----- Texto de la página -----

El tabaquismo, por ejemplo, incrementa el riesgo de manera significativa, aunque estudios como los de la Clínica Mayo señalan que este comienza a disminuir en cuestión de días tras abandonar el consumo. En cuanto al colesterol, se ha establecido que un nivel de LDL inferior a 100 mg/dl (2,6 mmol/l) reduce la posibilidad de acumulación de placa arterial, mientras que en pacientes de alto riesgo el umbral se sitúa en 70 mg/dl (1,8 mmol/l). La hipertensión arterial, cuya referencia en adultos sanos es de 120/80 mmHg, se reconoce como un determinante de primer nivel para el desarrollo de eventos cardiovasculares mayores.
Otros factores, como la diabetes, duplican o triplican el riesgo de enfermedad cardiovascular, razón por la cual el control glicémico se considera un objetivo prioritario. En el mismo sentido, la obesidad y el sobrepeso, que afectan actualmente a más de mil millones de personas en el mundo, se asocian con alteraciones metabólicas que aumentan la probabilidad de hipertensión y dislipidemias. La inactividad física, por su parte, sigue siendo un desafío en entornos urbanos y laborales; de ahí la recomendación de la OMS de al menos 150 minutos de actividad aeróbica moderada por semana.
En la categoría de factores no modificables se incluyen la edad y los antecedentes familiares. Estos parámetros, aunque inevitables, orientan la vigilancia y la periodicidad de los chequeos clínicos.

----- Ítems proporcionados -----

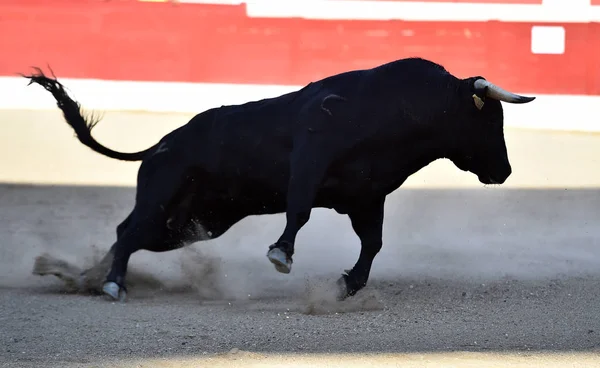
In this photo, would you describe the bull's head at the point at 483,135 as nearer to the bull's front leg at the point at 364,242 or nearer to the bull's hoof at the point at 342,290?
the bull's front leg at the point at 364,242

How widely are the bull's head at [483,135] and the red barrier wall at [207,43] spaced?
19.4 ft

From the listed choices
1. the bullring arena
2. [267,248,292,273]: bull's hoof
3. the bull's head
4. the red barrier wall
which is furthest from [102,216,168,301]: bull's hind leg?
the red barrier wall

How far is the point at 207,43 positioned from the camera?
444 inches

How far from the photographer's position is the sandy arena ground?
4.34m

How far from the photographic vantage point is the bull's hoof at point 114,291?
5.69 m

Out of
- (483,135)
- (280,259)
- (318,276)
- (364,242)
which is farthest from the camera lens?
(318,276)

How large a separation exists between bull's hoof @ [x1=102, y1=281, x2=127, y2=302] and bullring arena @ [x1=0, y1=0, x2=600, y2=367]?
0.05 m

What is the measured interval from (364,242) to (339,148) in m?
0.65

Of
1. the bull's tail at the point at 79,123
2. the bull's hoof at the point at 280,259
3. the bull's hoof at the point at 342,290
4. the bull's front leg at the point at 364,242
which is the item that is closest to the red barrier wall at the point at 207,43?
the bull's tail at the point at 79,123

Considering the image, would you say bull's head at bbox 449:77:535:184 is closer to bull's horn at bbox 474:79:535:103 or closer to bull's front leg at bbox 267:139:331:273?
bull's horn at bbox 474:79:535:103

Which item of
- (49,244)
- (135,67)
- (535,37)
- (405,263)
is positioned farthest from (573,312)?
(135,67)

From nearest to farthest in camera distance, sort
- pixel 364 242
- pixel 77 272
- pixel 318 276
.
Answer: pixel 364 242 → pixel 77 272 → pixel 318 276

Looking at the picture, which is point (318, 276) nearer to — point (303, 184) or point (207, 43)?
point (303, 184)

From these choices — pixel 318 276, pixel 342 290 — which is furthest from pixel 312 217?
pixel 342 290
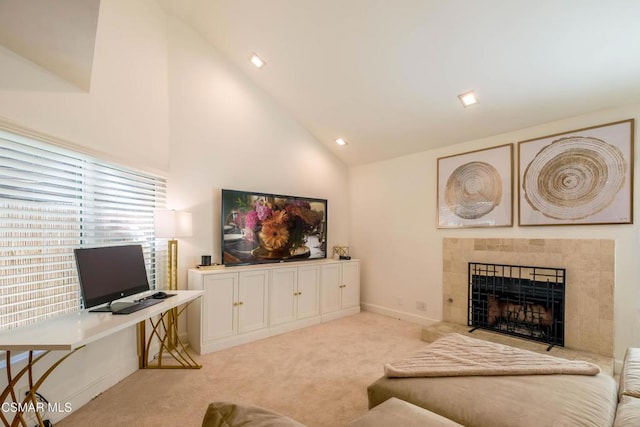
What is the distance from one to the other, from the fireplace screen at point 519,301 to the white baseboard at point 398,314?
622mm

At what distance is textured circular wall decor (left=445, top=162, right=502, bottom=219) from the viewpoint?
143 inches

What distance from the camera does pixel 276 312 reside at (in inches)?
150

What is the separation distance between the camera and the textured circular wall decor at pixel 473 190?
3.62 meters

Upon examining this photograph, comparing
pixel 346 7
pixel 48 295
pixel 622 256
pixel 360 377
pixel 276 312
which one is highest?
pixel 346 7

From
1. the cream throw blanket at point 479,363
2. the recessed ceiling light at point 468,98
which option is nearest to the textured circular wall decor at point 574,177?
the recessed ceiling light at point 468,98

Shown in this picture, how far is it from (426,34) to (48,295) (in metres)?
3.65

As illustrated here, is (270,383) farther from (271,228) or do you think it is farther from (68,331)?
(271,228)

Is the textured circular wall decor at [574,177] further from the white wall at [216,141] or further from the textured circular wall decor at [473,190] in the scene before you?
the white wall at [216,141]

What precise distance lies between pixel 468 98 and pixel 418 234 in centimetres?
192

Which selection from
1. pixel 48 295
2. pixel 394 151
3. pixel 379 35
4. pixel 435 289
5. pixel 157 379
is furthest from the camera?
pixel 394 151

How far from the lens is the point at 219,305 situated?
3328 millimetres

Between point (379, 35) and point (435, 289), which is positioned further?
point (435, 289)

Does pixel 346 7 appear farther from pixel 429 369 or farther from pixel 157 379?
pixel 157 379

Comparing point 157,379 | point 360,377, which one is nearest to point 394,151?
point 360,377
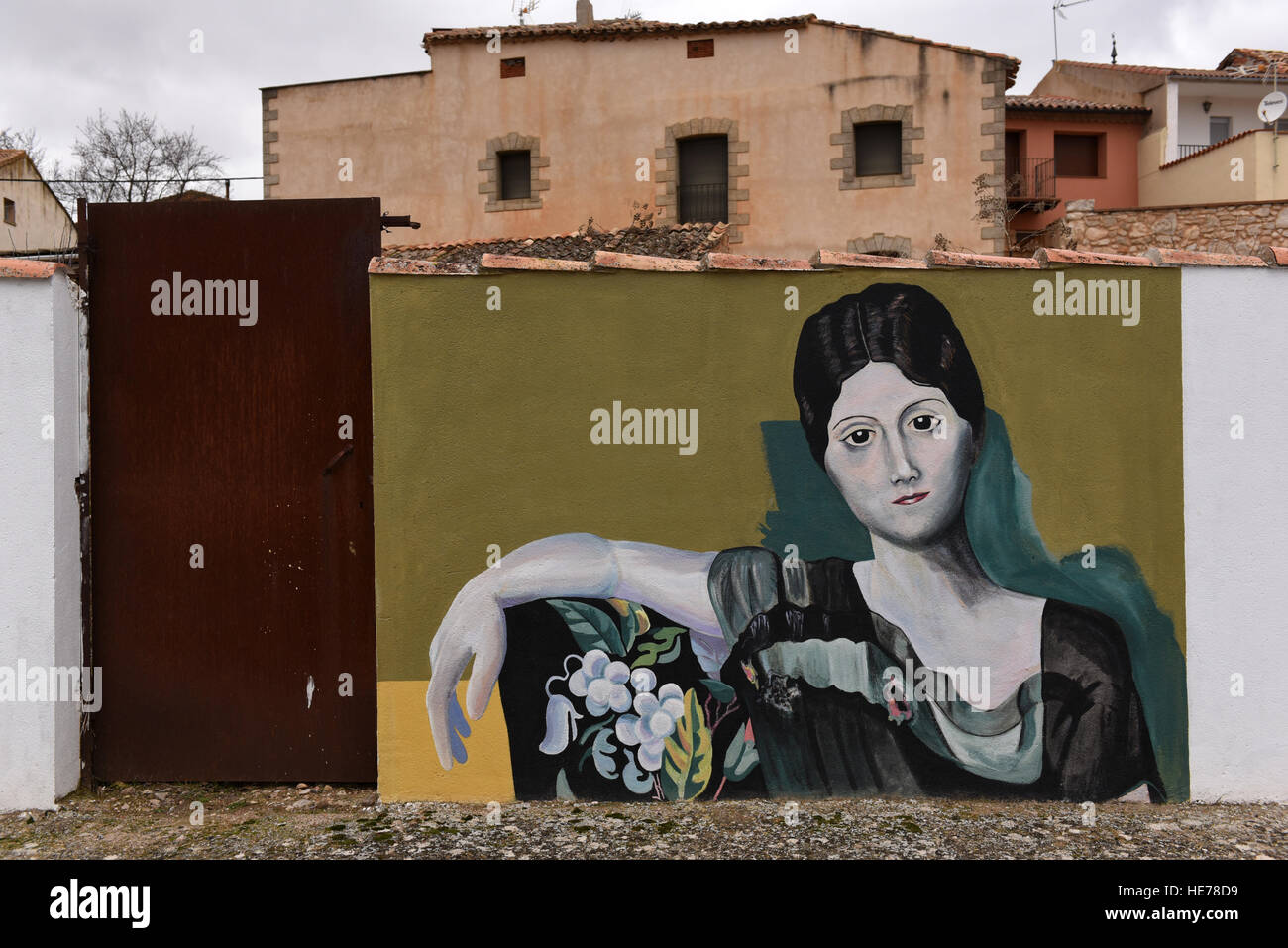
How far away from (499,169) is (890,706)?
1773 cm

-----

## Enunciado 1
Responde con base en el texto sobre factores de riesgo cardiovascular:
(a) ¿Qué umbral de LDL se indica para pacientes de alto riesgo?
(b) ¿En qué medida aumenta la diabetes el riesgo de enfermedad cardiovascular?
(c) ¿Cuánta actividad física recomienda la OMS?
## Enunciado 2
Cambia "tabaquismo" por "consumo de tabaco" y reproduce un fragmento del texto sobre factores de riesgo cardiovascular. Empieza en las palabras que contienen "El tabaquismo, por" y detente después de "eventos cardiovasculares mayores.".

## Tu solución 1
(a) 70 mg/dl (1,8 mmol/l).
(b) Lo duplica o lo triplica.
(c) Al menos 150 minutos de actividad aeróbica moderada por semana.

## Tu solución 2
El consumo de tabaco, por ejemplo, incrementa el riesgo de manera significativa, aunque estudios como los de la Clínica Mayo señalan que este comienza a disminuir en cuestión de días tras abandonar el consumo. En cuanto al colesterol, se ha establecido que un nivel de LDL inferior a 100 mg/dl (2,6 mmol/l) reduce la posibilidad de acumulación de placa arterial, mientras que en pacientes de alto riesgo el umbral se sitúa en 70 mg/dl (1,8 mmol/l). La hipertensión arterial, cuya referencia en adultos sanos es de 120/80 mmHg, se reconoce como un determinante de primer nivel para el desarrollo de eventos cardiovasculares mayores.